Direction: Switch "hardwood floor" to "oak floor" throughout the lines below, and write all the lines out again with nothing else changed.

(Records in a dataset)
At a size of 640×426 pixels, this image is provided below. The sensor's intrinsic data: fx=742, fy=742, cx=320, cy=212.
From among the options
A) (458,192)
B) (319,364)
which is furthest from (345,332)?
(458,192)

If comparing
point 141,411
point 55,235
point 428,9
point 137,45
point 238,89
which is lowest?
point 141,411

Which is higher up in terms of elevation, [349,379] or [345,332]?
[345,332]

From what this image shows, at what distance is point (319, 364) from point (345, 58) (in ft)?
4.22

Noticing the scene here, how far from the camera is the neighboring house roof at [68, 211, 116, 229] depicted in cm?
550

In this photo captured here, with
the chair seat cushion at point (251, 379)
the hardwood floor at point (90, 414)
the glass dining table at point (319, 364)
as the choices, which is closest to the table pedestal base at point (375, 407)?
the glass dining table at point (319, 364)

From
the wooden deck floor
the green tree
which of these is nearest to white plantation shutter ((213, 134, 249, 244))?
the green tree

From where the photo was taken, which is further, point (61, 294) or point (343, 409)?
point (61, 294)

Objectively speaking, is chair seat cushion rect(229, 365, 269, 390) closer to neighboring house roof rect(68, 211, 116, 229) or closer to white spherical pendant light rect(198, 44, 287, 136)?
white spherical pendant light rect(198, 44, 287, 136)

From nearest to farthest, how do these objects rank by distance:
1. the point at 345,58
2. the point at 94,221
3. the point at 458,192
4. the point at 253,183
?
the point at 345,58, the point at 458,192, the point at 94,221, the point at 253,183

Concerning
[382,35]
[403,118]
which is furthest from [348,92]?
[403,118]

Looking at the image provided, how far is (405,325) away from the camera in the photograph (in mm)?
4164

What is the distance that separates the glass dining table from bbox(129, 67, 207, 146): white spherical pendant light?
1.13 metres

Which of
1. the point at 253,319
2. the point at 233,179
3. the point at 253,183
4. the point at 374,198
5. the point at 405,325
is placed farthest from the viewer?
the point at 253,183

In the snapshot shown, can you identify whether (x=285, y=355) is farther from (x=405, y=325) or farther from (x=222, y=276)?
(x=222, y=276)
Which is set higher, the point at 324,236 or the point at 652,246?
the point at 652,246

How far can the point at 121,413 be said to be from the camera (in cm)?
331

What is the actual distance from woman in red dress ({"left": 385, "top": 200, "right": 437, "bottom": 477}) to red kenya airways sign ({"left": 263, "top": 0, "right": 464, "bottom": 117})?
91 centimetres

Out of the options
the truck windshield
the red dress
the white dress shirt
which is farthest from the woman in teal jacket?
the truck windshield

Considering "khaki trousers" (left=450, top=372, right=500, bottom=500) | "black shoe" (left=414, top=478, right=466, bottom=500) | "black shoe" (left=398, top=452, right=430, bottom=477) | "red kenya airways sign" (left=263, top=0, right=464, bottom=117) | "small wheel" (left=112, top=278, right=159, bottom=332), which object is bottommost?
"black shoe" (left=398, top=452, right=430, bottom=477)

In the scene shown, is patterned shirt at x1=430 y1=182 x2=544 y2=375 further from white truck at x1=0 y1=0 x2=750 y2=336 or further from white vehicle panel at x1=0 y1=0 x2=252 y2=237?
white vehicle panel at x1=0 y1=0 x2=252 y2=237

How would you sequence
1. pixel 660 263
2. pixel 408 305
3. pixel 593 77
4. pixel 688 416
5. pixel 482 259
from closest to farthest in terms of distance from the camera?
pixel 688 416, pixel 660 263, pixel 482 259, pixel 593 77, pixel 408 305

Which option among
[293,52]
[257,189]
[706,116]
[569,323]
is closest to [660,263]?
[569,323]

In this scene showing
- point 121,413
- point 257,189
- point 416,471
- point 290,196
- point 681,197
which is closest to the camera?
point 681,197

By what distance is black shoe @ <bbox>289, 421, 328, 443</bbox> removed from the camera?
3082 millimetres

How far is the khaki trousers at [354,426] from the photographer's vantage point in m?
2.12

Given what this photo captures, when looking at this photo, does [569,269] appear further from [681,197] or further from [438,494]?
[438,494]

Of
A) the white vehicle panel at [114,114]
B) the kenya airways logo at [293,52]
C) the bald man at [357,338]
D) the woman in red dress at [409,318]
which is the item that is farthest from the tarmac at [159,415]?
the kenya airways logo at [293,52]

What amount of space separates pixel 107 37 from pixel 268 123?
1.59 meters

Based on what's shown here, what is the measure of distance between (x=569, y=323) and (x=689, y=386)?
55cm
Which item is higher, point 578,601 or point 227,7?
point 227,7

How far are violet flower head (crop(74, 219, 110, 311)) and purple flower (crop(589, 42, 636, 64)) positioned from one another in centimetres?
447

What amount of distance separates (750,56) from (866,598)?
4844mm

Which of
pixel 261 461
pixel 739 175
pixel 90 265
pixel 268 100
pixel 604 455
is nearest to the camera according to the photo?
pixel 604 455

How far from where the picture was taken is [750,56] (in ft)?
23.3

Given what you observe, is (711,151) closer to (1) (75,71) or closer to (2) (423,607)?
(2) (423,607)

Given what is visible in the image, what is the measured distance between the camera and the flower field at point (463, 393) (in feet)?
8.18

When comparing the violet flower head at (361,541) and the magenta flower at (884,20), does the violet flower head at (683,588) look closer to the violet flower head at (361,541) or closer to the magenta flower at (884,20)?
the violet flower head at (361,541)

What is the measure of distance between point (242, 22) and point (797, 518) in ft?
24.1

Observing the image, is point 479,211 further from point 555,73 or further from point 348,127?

Output:
At a size of 640×426 pixels, this image is provided below. The sensor's intrinsic data: fx=742, fy=742, cx=320, cy=212.
From among the options
A) (458,192)
B) (319,364)
which is furthest from (345,332)?
(458,192)

If comparing
point 141,411
point 55,235
point 428,9
point 137,45
point 238,89
which is lowest?
point 141,411

Which is higher up in terms of elevation, [349,379] or [345,332]?
[345,332]

From what this image shows, at what distance is point (319, 364) from point (345, 58) (in ft)?
4.22

Noticing the scene here, how far from the camera is the neighboring house roof at [68, 211, 116, 229] depicted in cm?
550

In this photo captured here, with
the chair seat cushion at point (251, 379)
the oak floor at point (90, 414)
the glass dining table at point (319, 364)
as the choices, which is closest to the table pedestal base at point (375, 407)?
the glass dining table at point (319, 364)

From
the wooden deck floor
the green tree
which of these is nearest to white plantation shutter ((213, 134, 249, 244))?
the green tree

From where the photo was taken, which is further, point (61, 294) or point (343, 409)?
point (61, 294)

Objectively speaking, is chair seat cushion rect(229, 365, 269, 390) closer to neighboring house roof rect(68, 211, 116, 229) or closer to white spherical pendant light rect(198, 44, 287, 136)?
white spherical pendant light rect(198, 44, 287, 136)

From nearest to farthest, how do these objects rank by distance:
1. the point at 345,58
2. the point at 94,221
3. the point at 458,192
4. the point at 253,183
?
the point at 345,58, the point at 458,192, the point at 94,221, the point at 253,183

Concerning
[382,35]
[403,118]
which is furthest from [348,92]?
[403,118]

Looking at the image provided, how far is (405,325) away from the camera in the photograph (in mm)?
4164

What is the distance that separates the glass dining table from bbox(129, 67, 207, 146): white spherical pendant light?
1.13 metres

Which of
1. the point at 253,319
2. the point at 233,179
3. the point at 253,183
4. the point at 374,198
5. the point at 405,325
is placed farthest from the viewer?
the point at 253,183

In the snapshot shown, can you identify whether (x=285, y=355) is farther from (x=405, y=325) or farther from (x=222, y=276)?
(x=222, y=276)
Which is set higher, the point at 324,236 or the point at 652,246?
the point at 652,246

How far can the point at 121,413 be said to be from the camera (in cm)?
331

What is the actual distance from woman in red dress ({"left": 385, "top": 200, "right": 437, "bottom": 477}) to red kenya airways sign ({"left": 263, "top": 0, "right": 464, "bottom": 117})?
91 centimetres

Out of the options
the truck windshield
the red dress
the white dress shirt
which is farthest from the woman in teal jacket?
the truck windshield

Considering "khaki trousers" (left=450, top=372, right=500, bottom=500) | "black shoe" (left=414, top=478, right=466, bottom=500) | "black shoe" (left=398, top=452, right=430, bottom=477) | "red kenya airways sign" (left=263, top=0, right=464, bottom=117) | "small wheel" (left=112, top=278, right=159, bottom=332), which object is bottommost?
"black shoe" (left=398, top=452, right=430, bottom=477)

In the scene shown, is patterned shirt at x1=430 y1=182 x2=544 y2=375 further from white truck at x1=0 y1=0 x2=750 y2=336 or further from white vehicle panel at x1=0 y1=0 x2=252 y2=237?
white vehicle panel at x1=0 y1=0 x2=252 y2=237

How would you sequence
1. pixel 660 263
2. pixel 408 305
3. pixel 593 77
4. pixel 688 416
5. pixel 482 259
from closest to farthest in terms of distance from the camera?
pixel 688 416, pixel 660 263, pixel 482 259, pixel 593 77, pixel 408 305

Which option among
[293,52]
[257,189]
[706,116]
[569,323]
is closest to [660,263]?
[569,323]

In this scene showing
- point 121,413
- point 257,189
- point 416,471
- point 290,196
- point 681,197
which is closest to the camera?
point 681,197

By what distance is black shoe @ <bbox>289, 421, 328, 443</bbox> removed from the camera?
3082 millimetres

How far is the khaki trousers at [354,426] from the photographer's vantage point in m?
2.12

Given what this photo captures, when looking at this photo, does [569,269] appear further from [681,197] or further from [438,494]?
[438,494]

Of
A) the white vehicle panel at [114,114]
B) the kenya airways logo at [293,52]
C) the bald man at [357,338]
D) the woman in red dress at [409,318]
which is the item that is farthest from the tarmac at [159,415]?
the kenya airways logo at [293,52]

What amount of space separates pixel 107 37 from pixel 268 123?
1.59 meters

Based on what's shown here, what is the measure of distance between (x=569, y=323) and (x=689, y=386)?
55cm
Which item is higher, point 578,601 or point 227,7?
point 227,7

How far are violet flower head (crop(74, 219, 110, 311)) and purple flower (crop(589, 42, 636, 64)) positioned from one another in centimetres?
447

What amount of distance separates (750,56) from (866,598)?
4844mm

Which of
pixel 261 461
pixel 739 175
pixel 90 265
pixel 268 100
pixel 604 455
is nearest to the camera according to the photo?
pixel 604 455

How far from where the picture was taken is [750,56] (in ft)?
23.3

Given what you observe, is (711,151) closer to (1) (75,71) or closer to (2) (423,607)?
(2) (423,607)

Given what is visible in the image, what is the measured distance between the camera and the flower field at point (463, 393) (in feet)?
8.18

When comparing the violet flower head at (361,541) and the magenta flower at (884,20), does the violet flower head at (683,588) look closer to the violet flower head at (361,541) or closer to the magenta flower at (884,20)?
the violet flower head at (361,541)

What is the measure of distance between point (242, 22) and point (797, 518) in ft?
24.1

Observing the image, is point 479,211 further from point 555,73 or further from point 348,127?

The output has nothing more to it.